Sloan, Robin. Mr. Penumbra’s 24 – Hour Bookstore. Farrar, 2012. $25, 304 pages.
Link to Author’s Website: http://www.robinsloan.com/
Links to Interviews with Author:
Links to Reviews Available Online:
Ancient codes and secret societies are no match for Clay, his ragtag group of friends, and the powers of Google and modern technology.
Graphic designer Clay Jannon is down on his luck. Recently let go from designing the website for a bagel shop, he starts a new position: night shift at Mr. Penumbra’s 24-hour bookstore. The weird thing about this bookstore, or rather its customers, is that no one ever buys the new books. Instead they head to the back of the store and rent from the set of books which Mr. Penumbra has warned Clay not to read. When his curiosity gets the best of him, Clay discovers that the books are actually written in code. Soon Clay is applying modern technology and algorithms to solve these complex codes. With the help of Kat, a Google employee, Neel, a technology entrepeneur, and others of the digital world, Clay sets out on a quest that pits him against the Unbroken Spine in search of the legacy left behind by sixteenth century printer Aldus Manutius.
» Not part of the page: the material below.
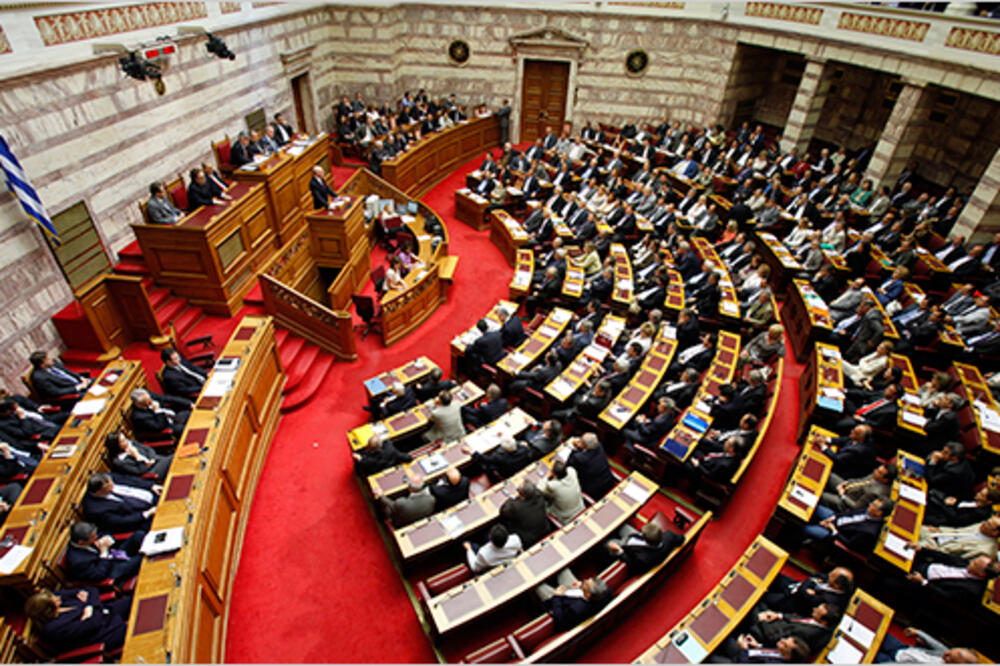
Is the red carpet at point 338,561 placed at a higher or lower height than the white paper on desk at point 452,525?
lower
Robin Sloan’s love of technology and literature are quite clear in this novel. Thematically, it repeats the idea that technology complements literature and vice versa. References to modern technology and the large role that it plays in Clay’s quest firmly sets this novel in contemporary times and makes it appealing to audiences of digital natives. The language is also contemporary and easy to understand. The descriptions and observations are both entertaining and witty. The plot moves at an engaging pace, with the actions and events keeping the reader’s attention. Rather than a novel of suspense or drama, Mr. Penumbra’s 24-Hour Bookstore reads more like a fantasy-buddy quest with a motley crew of likeable characters and the treasure of self-discovery as they search for another treasure all together.
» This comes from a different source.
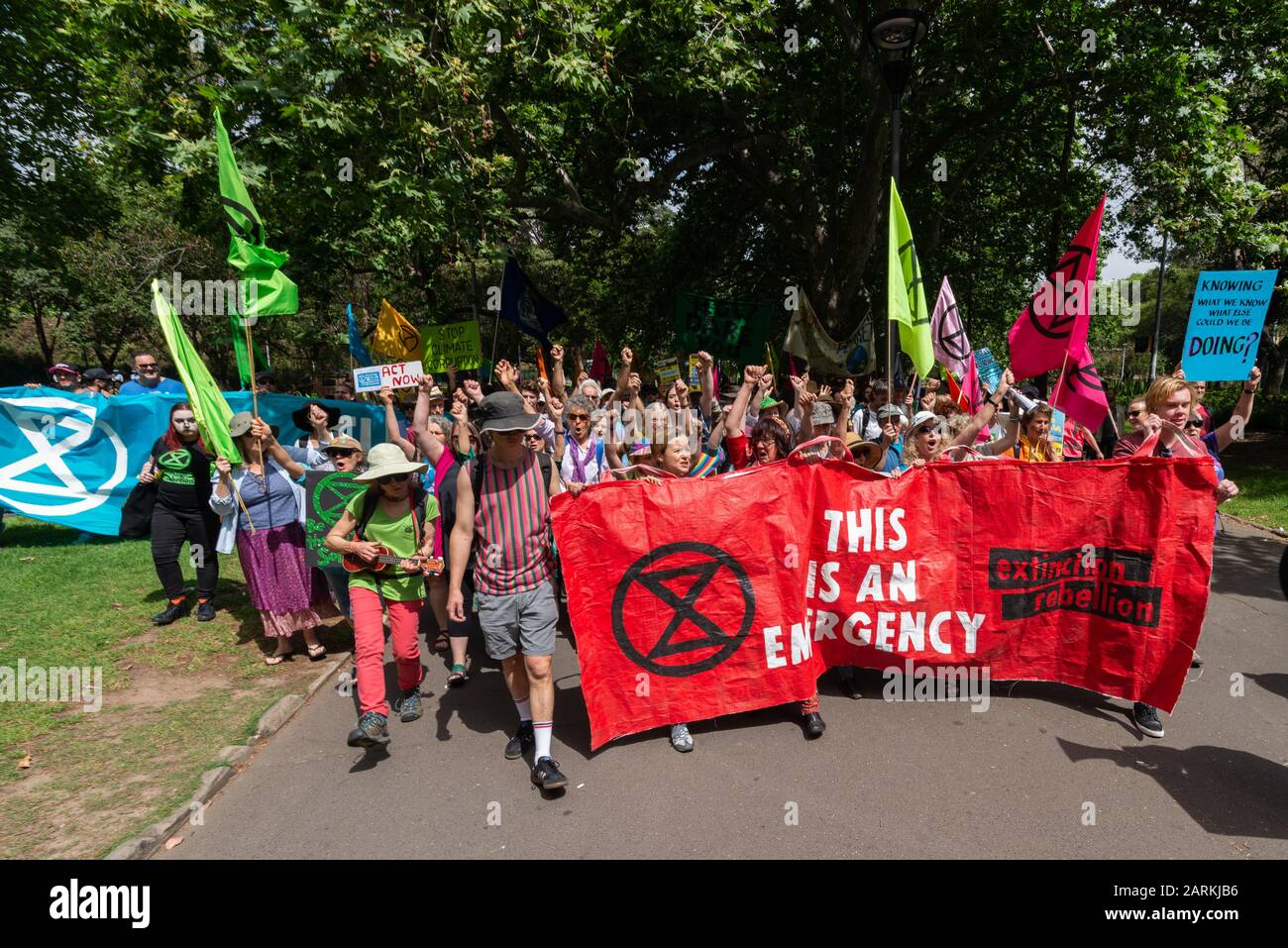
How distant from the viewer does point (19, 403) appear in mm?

- Popularity:1 – Would sit on shelves unread; 2 – May see the light of day as an assigned reading; 3 – Interesting to readers, may need marketing; 4 – Very appealing read, ; 5 – Need multiple copies, because it would always be checked out!
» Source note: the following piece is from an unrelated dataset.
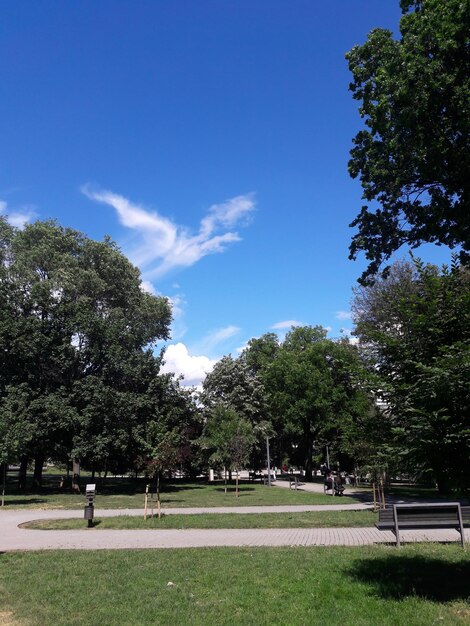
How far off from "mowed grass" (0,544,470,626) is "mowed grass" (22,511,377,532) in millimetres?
4772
- Quality: 1 – How was this book ever published?; 2 – Poor literary quality; 3 – Average literary quality, nothing stands out as exceptional; 4 – Overall high quality literary quality, with certain areas of exceptional literary quality; 5 – Well-crafted of the highest literary quality
- Popularity: 3
- Quality: 3
Genre and Subgenre: realistic fiction, adventure – technothriller, quest
Appeal Factors: technology, questing, codes, secret society, Google
Readalike Titles or Authors:
- The Shadow of the Wind by Carlos Ruiz Zafón
- Ready Player One by Ernest Cline
- Where’d You Go, Bernadette by Maria Semple
Awards Won and Book Lists:
- Alex Award
- LA Times – Book Prize for First Fiction Finalist
- Description of the bookstore and Mr. Penumbra
- Description of the suspicious bookstore clientele
- Clay making progress in breaking the code
Book Discussion Questions or Ideas:
- Do you agree or disagree with Gerritszoon’s message at the end about friendship?
- What is the future of printed books? Will they become obsolete like the tech at Google predicted?
- How do technology and literature complement each other? Or do they?
Why I Chose This:
The promise of nerdy pursuits, a supporting cast of quirky characters, a quest, Google, all encompassed in a 24 hour bookstore was what drew me to this book. A 24-hour bookstore sounded like an interesting concept. I wondered what would go on in a bookstore at the wee hours of the morning. The group of misfits banding together to solve a problem (or puzzle/code in this case) was also appealing, as I enjoy unconventional characters and seeing how they fit together and find or make their own place in the world.